Shifts from mutual destruction to common preservation may seem far-fetched, and indeed they are far from inevitable. But as Wittner’s account illustrates, they do indeed happen – and what happens is possible. Faced with problems ranging from climate change to the global concentration of wealth and power, despair may seem like the only possible response. But why rule out common preservation?

For half a century I have been participating in, studying, and writing about social movements and their contribution to common preservation. In Strike!: Jeremy Brecher’s Corner I will bring history to bear on the problems we face today, their possible solutions, and the process of implementing them.

The commentaries will examine past and present of social movements – how they develop and how they can be effective. They will pay special attention to labor and climate movements whose development is likely to be crucial if our species is to survive. They will start with a series on “The Future of Climate Strikes.”

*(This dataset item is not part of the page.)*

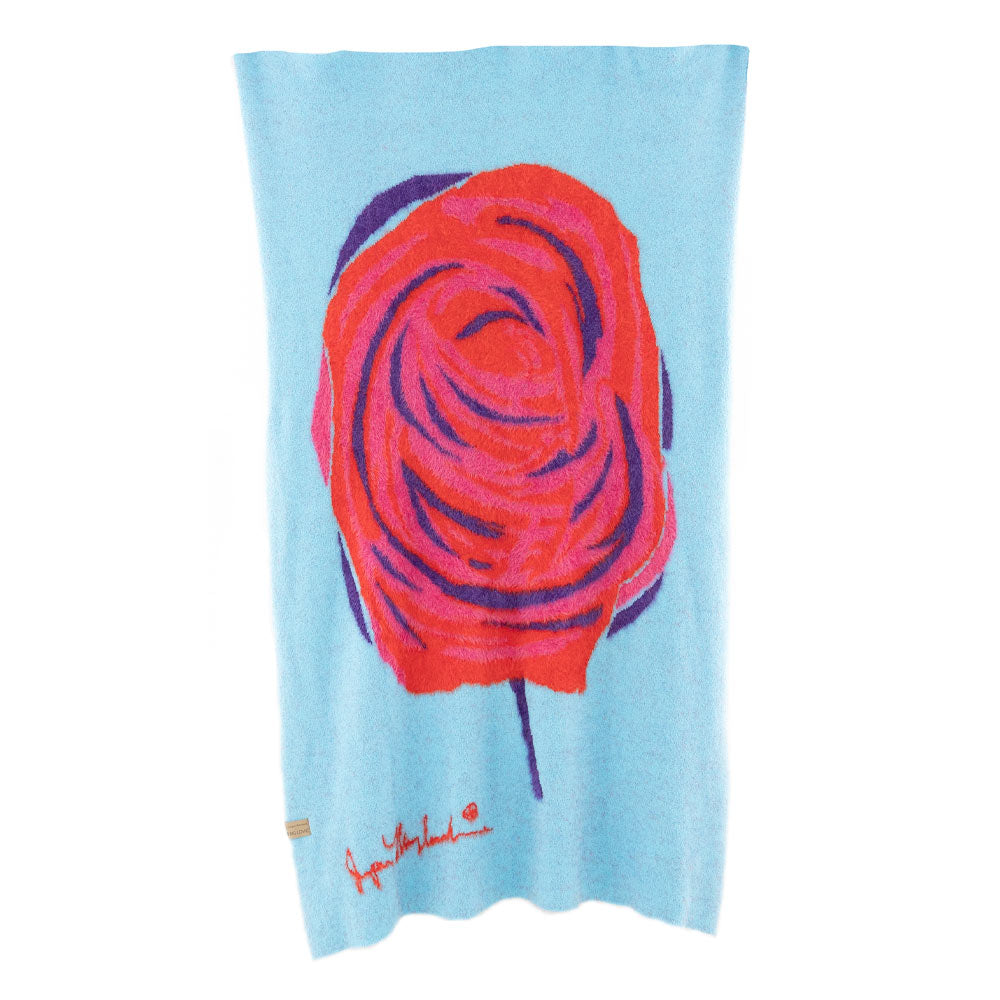 DREAM | JUMPER MAYBACH – COSMIC COTTON CANDY CHERRY-2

Strike!: Jeremy Brecher’s Corner will also focus on possible solutions. It will pay particular attention to the myriad questions raised by the Green New Deal, and indicate ways it can provide effective solutions to our drive toward mutual destruction.

While today’s problems of mutual destruction are unique, the construction of new common preservations has occurred throughout history. Strike! will bring historical experience and perspective to bear on how we can move toward common preservation today.

Strike! is hosted by the Labor Network for Sustainability, an organization devoted to environmental, social, and economic sustainability. While the series represents my personal views, I see it as a contribution to the objectives of LNS and the movement for full-spectrum sustainability.

[1] “2020 Doomsday Clock Announcement,” Bulletin of the Atomic Scientists, accessed January 25, 2020,

[2] Lawrence Wittner, The Struggle Against the Bomb (Stanford, CA: Stanford University Press, 1993-2003).